## Text segment:
• • • •

The Chart below show the development of housing starts over the past 10 years.

Starts for the volatile multi-family segment jumped 16.9% to 0.29 million while single-family housing which is the largest share of the housing market, edged up 0.1% to 0.67 million. Increases were seen in all regions: the Northeast (82% to 111,000), the Midwest (18.4% to 167,000), the West (12.3% to 283,000) and the South (7.7% to 659,000).

Year-on-year, housing starts tanked by 8.8%, which is a significant decline and should tell us that the nearterm outlook is quite grim. Prices, meanwhile, have stayed quite steady.

• • • •

## Exercise requirements:
Could you pick up the housing starts passage above after its last sentence and carry it further?

## Saved data entries:
• • • •

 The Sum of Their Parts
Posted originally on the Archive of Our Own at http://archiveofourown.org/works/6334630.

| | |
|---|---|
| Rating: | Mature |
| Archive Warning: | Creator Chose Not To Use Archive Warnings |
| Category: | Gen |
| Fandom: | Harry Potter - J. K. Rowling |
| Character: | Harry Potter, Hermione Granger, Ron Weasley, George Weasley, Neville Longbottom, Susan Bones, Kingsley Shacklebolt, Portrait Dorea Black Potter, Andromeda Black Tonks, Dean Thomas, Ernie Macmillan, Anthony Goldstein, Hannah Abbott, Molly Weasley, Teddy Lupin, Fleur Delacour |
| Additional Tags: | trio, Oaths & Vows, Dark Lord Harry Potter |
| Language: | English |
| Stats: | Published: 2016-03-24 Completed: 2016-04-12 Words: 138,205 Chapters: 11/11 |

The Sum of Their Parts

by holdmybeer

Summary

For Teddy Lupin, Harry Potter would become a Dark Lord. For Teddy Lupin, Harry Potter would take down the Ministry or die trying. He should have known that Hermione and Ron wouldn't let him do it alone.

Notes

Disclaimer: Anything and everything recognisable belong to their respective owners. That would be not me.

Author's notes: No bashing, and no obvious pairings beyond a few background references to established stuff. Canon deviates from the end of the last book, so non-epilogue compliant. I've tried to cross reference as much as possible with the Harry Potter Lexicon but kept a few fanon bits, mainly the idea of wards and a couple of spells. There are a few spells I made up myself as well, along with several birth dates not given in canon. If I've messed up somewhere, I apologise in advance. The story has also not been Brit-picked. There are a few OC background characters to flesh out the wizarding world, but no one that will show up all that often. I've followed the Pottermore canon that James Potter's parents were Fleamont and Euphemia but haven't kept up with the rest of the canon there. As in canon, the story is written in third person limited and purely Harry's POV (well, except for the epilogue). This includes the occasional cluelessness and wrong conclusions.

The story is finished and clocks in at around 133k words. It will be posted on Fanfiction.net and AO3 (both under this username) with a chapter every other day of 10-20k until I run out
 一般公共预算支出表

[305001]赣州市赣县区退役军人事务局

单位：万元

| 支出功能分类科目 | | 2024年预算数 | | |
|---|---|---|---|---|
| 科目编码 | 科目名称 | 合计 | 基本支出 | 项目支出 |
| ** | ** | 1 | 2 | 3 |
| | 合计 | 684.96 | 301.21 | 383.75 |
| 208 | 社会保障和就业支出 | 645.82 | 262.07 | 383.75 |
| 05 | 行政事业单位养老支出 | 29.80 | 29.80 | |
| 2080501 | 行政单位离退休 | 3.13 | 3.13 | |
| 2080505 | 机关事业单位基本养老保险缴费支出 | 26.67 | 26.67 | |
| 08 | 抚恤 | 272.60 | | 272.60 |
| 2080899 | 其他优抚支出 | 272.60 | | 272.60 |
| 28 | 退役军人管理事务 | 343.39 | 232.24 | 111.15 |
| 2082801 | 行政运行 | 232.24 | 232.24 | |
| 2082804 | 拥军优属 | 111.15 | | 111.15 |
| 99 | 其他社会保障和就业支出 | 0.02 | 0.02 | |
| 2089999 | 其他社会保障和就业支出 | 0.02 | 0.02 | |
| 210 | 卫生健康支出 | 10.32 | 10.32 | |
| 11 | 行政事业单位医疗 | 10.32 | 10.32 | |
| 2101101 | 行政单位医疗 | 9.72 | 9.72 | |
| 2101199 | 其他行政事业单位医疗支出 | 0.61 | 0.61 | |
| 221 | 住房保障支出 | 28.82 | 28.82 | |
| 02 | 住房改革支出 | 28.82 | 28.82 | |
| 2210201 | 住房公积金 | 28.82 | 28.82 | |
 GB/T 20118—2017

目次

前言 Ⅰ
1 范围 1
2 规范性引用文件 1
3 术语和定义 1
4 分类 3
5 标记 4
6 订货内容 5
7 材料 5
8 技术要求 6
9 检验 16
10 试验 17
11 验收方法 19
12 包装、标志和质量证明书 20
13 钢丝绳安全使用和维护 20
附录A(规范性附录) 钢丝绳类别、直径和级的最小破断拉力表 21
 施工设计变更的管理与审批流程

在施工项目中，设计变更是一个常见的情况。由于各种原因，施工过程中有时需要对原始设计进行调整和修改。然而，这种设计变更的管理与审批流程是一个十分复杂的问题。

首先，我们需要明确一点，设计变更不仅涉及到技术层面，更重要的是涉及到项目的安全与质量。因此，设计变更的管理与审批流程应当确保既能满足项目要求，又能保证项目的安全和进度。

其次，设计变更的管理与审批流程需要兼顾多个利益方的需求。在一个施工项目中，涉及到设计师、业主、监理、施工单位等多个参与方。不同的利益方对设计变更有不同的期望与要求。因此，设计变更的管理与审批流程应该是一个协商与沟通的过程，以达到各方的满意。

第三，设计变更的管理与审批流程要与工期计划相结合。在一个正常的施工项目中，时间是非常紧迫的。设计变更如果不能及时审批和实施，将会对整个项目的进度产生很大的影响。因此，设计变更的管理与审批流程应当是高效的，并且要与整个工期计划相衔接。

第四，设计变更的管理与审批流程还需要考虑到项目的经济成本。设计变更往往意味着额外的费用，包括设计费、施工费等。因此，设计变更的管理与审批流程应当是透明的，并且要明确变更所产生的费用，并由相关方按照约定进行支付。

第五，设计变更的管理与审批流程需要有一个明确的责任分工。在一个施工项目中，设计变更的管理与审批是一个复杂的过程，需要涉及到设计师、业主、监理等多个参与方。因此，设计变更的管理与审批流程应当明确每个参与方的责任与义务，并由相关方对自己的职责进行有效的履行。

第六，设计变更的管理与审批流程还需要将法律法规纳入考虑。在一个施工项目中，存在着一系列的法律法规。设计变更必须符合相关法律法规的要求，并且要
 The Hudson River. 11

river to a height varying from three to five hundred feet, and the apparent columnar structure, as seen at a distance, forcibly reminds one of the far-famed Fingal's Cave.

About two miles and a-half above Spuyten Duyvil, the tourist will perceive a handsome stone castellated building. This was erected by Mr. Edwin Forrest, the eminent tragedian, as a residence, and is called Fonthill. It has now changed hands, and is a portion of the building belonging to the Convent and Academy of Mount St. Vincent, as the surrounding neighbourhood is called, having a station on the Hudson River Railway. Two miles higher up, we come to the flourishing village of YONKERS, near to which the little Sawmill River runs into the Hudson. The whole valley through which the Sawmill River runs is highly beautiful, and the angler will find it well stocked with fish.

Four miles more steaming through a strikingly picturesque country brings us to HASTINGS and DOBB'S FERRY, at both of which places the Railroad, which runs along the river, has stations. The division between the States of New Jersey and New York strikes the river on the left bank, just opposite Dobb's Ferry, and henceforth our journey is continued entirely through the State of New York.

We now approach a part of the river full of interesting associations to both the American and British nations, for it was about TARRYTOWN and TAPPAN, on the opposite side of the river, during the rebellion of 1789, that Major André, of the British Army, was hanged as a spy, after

• • • •

## Task response:
Building permits, meanwhile, rose 14.4% from a month earlier to a seasonally adjusted annual rate of 1.220 million in May, after hitting a five-year low in April and compared with market expectations of 1.228 million. Single-family permits were up 11.9% and authorizations for the volatile multi-occupant segment jumped 18.8% to a rate of 475,000. Across regions, permits rebounded in the South (7.7% to 659,000), West (12.3% to 283,000), Midwest (18.4% to 167,000) and Northeast (82.0% 111,000).

Below, building permits over past 10 years:

Based on building permits, the outlook for the housing market is pretty good Compared with the housing starts numbers. Much will depend on the development of the overall economy to determine the strength of housing overall.